A Cosenza è davvero mancato l’impegno?

Cosenza è lo specchio di tante partite giocate quest’anno. Escluse le prime giornate, in cui si vinceva e si convinceva, mai il Lecce, anche nei momenti migliori, ha dato l’impressione di solidità e fluidità di manovra.

Ho letto e ascoltato in questi giorni tra tifosi e cosiddetti addetti ai lavori di mancanza di foga agonistica, di impegno, di voglia da parte dei giocatori, ma è davvero così?

A me i giocatori non son sembrati svogliati, né mi è sembrato che tirassero indietro la gamba. Semplicemente giravano a vuoto senza sapere che fare.

Un centrocampo a tre (domenica composto da ragazzini), che spesso si trova in inferiorità, Caturano che avrebbe bisogno di riposo e non da ieri (perché è stato preso Marconi?), gli esterni costretti a giocare sempre con il raddoppio degli avversari, un Torromino che ancora non è quello dell’inizio, un Lepore che non è e non sarà mai un esterno d’attacco e i terzini che non si sovrappongono mai e quando lo fanno è a difesa completamente schierata.

Basterebbe questo per capire la prestazione di Cosenza, ma bisogna necessariamente aggiungere la mancanza atavica di schemi. Fare giro palla a centrocampo per poi lanciarla all’esterno sperando che inventi qualcosa non è uno schema.

No, non è mancata la voglia, né l’impegno, sono mancate le qualità e le idee. Meluso ha ragione quando dice che non è mancato l’impegno, ha completamente torto quando si dice soddisfatto.

In questo Lecce non c’è personalità? Forse. Ma di una squadra la mancanza di personalità si nota solo quando mancano altri componenti, quali il gioco, gli schemi, le idee.

E non regge neanche quanto ho sentito ultimamente, che comunque è una squadra nuova che è il primo anno che gioca insieme, se è questa la causa comunque si sarebbero dovuti vedere i progressi, ma mancano totalmente.
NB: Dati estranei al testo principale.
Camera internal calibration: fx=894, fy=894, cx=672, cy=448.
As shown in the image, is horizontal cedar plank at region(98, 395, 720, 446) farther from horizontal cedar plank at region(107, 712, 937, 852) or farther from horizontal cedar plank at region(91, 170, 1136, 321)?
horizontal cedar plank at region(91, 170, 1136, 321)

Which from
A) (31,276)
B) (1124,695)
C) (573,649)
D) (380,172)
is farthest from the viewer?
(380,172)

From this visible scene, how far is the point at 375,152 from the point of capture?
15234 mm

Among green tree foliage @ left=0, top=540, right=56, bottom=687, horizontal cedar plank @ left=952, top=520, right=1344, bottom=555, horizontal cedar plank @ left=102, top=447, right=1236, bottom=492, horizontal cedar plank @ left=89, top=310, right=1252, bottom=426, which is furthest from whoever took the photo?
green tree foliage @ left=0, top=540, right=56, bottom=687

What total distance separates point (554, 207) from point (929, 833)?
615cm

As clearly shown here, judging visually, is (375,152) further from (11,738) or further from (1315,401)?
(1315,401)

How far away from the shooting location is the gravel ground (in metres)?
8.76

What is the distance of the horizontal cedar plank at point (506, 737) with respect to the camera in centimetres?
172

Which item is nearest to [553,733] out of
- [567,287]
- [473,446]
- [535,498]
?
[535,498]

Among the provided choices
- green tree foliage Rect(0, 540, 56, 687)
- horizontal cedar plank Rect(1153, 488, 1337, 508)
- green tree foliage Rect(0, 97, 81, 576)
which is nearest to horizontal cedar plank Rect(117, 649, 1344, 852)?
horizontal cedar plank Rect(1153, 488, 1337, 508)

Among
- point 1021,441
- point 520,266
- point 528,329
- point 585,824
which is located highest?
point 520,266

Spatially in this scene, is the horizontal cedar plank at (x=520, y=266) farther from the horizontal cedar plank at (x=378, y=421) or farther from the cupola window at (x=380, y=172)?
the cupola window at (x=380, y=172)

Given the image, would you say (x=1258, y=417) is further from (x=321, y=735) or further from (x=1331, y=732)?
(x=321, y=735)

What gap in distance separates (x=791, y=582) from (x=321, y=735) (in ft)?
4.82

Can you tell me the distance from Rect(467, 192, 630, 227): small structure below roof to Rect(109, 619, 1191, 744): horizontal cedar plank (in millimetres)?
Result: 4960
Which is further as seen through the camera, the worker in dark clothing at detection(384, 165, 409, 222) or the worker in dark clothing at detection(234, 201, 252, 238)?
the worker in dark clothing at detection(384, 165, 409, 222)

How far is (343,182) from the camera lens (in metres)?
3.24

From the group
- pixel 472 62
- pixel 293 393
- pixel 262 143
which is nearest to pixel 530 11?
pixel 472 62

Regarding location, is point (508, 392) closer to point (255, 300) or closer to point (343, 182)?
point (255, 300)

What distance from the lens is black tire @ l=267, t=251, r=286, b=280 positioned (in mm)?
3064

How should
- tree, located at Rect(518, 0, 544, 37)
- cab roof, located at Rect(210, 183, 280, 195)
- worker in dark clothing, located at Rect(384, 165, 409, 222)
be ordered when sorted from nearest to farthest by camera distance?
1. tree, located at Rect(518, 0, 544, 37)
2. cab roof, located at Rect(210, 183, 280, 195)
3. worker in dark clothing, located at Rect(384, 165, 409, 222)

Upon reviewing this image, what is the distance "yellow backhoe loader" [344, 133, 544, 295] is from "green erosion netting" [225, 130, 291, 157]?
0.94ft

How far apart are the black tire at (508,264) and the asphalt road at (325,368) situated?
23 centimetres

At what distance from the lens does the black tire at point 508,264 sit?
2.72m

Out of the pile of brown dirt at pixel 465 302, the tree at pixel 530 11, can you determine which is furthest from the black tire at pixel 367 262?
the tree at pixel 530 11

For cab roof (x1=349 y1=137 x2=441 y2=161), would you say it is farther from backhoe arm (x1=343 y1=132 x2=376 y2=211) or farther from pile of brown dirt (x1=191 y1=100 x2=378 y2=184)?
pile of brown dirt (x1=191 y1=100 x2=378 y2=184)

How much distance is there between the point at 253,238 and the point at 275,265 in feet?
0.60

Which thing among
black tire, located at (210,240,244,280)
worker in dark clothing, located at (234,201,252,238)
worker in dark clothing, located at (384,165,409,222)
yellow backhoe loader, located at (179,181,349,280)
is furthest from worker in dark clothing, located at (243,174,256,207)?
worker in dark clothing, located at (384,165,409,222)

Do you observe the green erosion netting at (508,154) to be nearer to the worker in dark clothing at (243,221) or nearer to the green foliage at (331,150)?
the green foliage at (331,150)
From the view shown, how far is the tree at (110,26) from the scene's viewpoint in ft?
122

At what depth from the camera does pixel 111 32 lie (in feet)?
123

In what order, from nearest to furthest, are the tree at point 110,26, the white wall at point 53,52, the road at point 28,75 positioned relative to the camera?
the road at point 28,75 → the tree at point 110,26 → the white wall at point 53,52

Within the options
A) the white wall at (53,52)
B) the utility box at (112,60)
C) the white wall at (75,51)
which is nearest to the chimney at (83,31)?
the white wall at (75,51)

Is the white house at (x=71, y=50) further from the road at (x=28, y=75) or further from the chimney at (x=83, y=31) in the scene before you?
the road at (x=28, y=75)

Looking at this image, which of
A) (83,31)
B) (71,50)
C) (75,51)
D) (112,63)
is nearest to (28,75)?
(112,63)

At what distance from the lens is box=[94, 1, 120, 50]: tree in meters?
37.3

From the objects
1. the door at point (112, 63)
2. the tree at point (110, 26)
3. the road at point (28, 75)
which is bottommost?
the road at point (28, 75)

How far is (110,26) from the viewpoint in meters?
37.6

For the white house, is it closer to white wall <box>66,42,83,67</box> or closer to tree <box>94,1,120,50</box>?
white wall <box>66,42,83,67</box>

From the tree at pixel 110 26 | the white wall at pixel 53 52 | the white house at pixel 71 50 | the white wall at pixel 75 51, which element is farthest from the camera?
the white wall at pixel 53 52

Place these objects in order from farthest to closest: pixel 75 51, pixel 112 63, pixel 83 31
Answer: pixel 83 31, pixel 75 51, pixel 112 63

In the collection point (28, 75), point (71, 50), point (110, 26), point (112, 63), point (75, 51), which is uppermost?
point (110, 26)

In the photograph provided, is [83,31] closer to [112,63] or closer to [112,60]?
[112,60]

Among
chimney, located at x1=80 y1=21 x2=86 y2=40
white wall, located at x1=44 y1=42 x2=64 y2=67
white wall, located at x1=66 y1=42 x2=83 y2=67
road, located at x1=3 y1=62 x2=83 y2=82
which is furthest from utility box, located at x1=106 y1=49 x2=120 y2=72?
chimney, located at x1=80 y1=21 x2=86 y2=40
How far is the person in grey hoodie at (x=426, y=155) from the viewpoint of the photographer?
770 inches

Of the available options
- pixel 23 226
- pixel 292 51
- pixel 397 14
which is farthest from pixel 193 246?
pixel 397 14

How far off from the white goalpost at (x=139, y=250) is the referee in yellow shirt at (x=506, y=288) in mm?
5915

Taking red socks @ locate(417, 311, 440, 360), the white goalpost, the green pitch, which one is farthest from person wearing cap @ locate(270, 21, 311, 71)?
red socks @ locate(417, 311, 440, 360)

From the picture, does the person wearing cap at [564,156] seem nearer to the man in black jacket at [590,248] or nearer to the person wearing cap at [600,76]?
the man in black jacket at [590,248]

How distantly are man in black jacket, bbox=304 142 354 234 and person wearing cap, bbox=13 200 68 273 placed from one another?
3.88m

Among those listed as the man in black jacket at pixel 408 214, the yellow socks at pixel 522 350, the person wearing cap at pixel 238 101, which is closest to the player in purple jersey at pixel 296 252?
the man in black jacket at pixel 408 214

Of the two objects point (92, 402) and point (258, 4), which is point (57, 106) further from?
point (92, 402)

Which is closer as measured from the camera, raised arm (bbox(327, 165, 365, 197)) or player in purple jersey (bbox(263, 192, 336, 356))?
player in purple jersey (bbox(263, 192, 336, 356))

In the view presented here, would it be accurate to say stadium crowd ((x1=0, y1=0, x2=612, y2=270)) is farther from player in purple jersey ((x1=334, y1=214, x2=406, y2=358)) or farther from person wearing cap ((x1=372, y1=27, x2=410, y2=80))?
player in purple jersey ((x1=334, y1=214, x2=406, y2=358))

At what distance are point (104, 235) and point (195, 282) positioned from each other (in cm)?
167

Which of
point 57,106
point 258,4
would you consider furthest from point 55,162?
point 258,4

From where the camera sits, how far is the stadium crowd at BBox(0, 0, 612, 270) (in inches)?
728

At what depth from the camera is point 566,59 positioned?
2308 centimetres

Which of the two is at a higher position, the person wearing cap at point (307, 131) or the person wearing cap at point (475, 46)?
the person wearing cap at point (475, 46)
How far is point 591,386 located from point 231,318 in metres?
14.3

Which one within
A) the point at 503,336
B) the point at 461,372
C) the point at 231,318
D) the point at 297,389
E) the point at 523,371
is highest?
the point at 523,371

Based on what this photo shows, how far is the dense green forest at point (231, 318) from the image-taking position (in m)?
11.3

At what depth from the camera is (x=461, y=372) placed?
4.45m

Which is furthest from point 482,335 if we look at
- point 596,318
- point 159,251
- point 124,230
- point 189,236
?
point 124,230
Vero è che i punti fatti dalla squadra sono comunque tanti, la media è altissima (anche se abbassata notevolmente negli ultimi due mesi). Ma come scrissi all’inizio del campionato (in questo articolo), era preventivabile quest’anno una quota promozione molto alta, dato lo squilibrio esistente tra le squadre costruite per la promozione diretta e le altre.

A voler essere realisti, forse il Lecce non sarebbe salito comunque, visto il campionato del Foggia, che non ne sta sbagliando una, però resta l’impressione che questa squadra renda molto al di sotto del proprio potenziale.

Tutto ciò, naturalmente, non si tramuti in un alibi per la squadra, che ha il dovere di giocare ben oltre le proprie possibilità in ottica di playoff.